Then one day when Pinckney’s just squarin’ off to his lunch he notices that he’s been given plain, ordinary salt butter instead of the sweet kind he always has; so he puts up a finger to call Peter over and have a swap made. When he glances up, though, he finds Peter ain’t there at all.

“Oh, I say,” says he, “but where is Peter?”

“Peter, sir?” says the new man. “Very sorry, sir, but Peter’s dead.”

“Dead!” says Pinckney. “Why—why—how long has that been?”

“Over a month, sir,” says he. “Anything wrong, sir?”

To be sure, Pinckney hadn’t been there reg’lar; but he’d been in off and on, and when he comes to think how this old chap, that knew all his whims, and kept track of ’em so faithful, had dropped out without his ever having heard a word about it—why, he felt kind of broke up. You see, he’d always meant to do something nice for old Peter; but he’d never got round to it, and here the first thing he knows Peter’s been under the sod for more’n a month.

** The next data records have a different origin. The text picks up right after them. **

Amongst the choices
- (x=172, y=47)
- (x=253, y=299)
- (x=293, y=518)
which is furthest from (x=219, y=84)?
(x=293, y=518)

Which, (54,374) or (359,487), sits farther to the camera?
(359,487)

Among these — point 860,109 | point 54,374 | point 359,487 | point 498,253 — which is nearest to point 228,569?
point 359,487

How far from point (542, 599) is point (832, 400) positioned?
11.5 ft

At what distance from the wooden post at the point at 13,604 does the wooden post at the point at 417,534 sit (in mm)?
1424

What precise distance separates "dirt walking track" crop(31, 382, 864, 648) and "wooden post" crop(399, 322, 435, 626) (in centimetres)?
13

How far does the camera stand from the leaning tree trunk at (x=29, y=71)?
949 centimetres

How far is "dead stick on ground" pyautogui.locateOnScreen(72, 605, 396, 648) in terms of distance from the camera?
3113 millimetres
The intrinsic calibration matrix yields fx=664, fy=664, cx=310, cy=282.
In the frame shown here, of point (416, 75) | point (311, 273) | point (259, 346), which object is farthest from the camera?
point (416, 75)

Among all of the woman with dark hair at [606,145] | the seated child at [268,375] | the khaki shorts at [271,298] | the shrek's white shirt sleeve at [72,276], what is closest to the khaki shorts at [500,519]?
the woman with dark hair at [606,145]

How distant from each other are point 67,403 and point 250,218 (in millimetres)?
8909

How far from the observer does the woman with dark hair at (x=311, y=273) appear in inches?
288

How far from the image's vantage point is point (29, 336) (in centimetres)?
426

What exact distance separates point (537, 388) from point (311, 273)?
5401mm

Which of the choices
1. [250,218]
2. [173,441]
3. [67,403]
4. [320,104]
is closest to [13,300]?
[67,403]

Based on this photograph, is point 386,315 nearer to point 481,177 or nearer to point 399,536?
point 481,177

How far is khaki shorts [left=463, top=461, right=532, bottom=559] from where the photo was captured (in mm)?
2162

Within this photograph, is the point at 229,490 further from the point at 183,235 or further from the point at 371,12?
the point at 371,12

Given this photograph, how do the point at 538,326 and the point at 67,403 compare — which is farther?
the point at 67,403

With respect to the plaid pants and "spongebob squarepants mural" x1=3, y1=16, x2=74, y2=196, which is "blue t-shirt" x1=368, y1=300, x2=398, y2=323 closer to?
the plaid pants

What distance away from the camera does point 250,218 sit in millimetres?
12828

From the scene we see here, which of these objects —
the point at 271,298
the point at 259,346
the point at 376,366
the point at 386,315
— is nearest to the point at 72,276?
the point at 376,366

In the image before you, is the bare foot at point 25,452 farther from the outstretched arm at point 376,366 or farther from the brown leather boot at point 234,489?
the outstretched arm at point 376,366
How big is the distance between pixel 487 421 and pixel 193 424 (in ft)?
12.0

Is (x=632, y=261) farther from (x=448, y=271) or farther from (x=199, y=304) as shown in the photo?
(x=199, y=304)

That’s what set Pinckney to inquirin’ if Peter hadn’t left a fam’ly or anything, which results in his diggin’ up this Spotty youth. I forgot just what his first name was, it being something outlandish that don’t go with Cahill at all; but it seems he was born over in India, where old Peter was soldierin’ at the time, and they’d picked up one of the native names. Maybe that’s what ailed the boy from the start.

Anyway, Peter had come back from there a widower, drifted to New York with the youngster, and got into the waiter business. Meantime the boy grows up in East Side boardin’-houses, without much lookin’ after, and when Pinckney finds him he’s an int’restin’ product. He’s twenty-odd, about five feet eleven high, weighs under one hundred and thirty, has a shock of wavy, brick-red hair that almost hides his ears, and his chief accomplishments are playin’ Kelly pool and consumin’ cigarettes. By way of ornament he has the most complete collection of freckles I ever see on a human face, or else it was they stood out more prominent because the skin was so white between the splotches. We didn’t invent the name Spotty for him. He’d already been tagged that.

Well, Pinckney discovers that Spotty has been livin’ on the few dollars that was left after payin’ old Peter’s plantin’ expenses; that he didn’t know what he was goin’ to do after that was gone, and didn’t seem to care. So Pinckney jumps in, works his pull with the steward, and has Spotty put on reg’lar in the club billiard room as an attendant. All he has to do is help with the cleanin’, keep the tables brushed, and set up the balls when there are games goin’ on. He gets his meals free, and six dollars a week.

Now that should have been a soft enough snap for anybody, even the born tired kind. There wa’n’t work enough in it to raise a palm callous on a baby. But Spotty, he improves on that. His idea of earnin’ wages is to curl up in a sunny windowseat and commune with his soul. Wherever you found the sun streamin’ in, there was a good place to look for Spotty. He just seemed to soak it up, like a blotter does ink, and it didn’t disturb him any who was doin’ his work.